BRPI0613016A2 - method and device for conveying particulate matter - Google Patents

Abstract

METHOD AND DEVICE FOR TRANSPORTING A PARTICULATED MATERIAL In a first aspect, the invention relates to a method for transporting a particulate material from a container, under a chute (2) to a subsequent process step, in order to overcome a vertical distance . In addition, the method includes the steps of providing a head (11) on the rail (2), which head is movable in the axial direction of the rail, moving the head (11) to the upper part of the rail (2), loading said material particulate over the top of the head (2), lower the head (11) to the bottom of the rail (2), and open a passage (26) through the head (11) for the subsequent process step in order to leave the material particulate there. The invention also relates to a transport device for carrying out said method.

Description

METHOD AND DEVICE FOR CARRYING A MATERIALPA RTICUL ADO "Technical Field

The present invention generally relates to the field of conveying particulate materials from a first position to a lower second position in a controlled manner, for example by loading a particulate material from a container to a tablet press machine in the tablet manufacturing industry. Thus, the present invention relates to a method for conveying a particulate material from a container under a chute to a subsequent process step in order to overcome a vertical distance.

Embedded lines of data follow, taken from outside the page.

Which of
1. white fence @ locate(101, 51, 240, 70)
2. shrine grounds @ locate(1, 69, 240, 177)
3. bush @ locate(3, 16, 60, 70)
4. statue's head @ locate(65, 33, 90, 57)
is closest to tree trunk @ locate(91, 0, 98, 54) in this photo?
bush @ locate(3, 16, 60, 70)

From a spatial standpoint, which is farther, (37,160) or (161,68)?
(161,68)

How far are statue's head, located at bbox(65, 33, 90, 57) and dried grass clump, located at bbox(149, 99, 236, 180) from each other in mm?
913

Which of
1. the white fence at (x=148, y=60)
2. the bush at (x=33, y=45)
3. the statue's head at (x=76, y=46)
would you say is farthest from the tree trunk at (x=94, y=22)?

The invention also relates to a transport device for performing said method.

Bedding

In industries where powders are pressed into capsules or encapsulated, more precisely in the pharmaceutical industry, the manufacturing process is dependent on efficient loading of the mixed powder for subsequent tableting or capsule filling machine. However, it will be shown that the present invention can be applied to industries other than the pharmaceutical industry and / or to transport not only powder, but also granules, tablets, pills, etc.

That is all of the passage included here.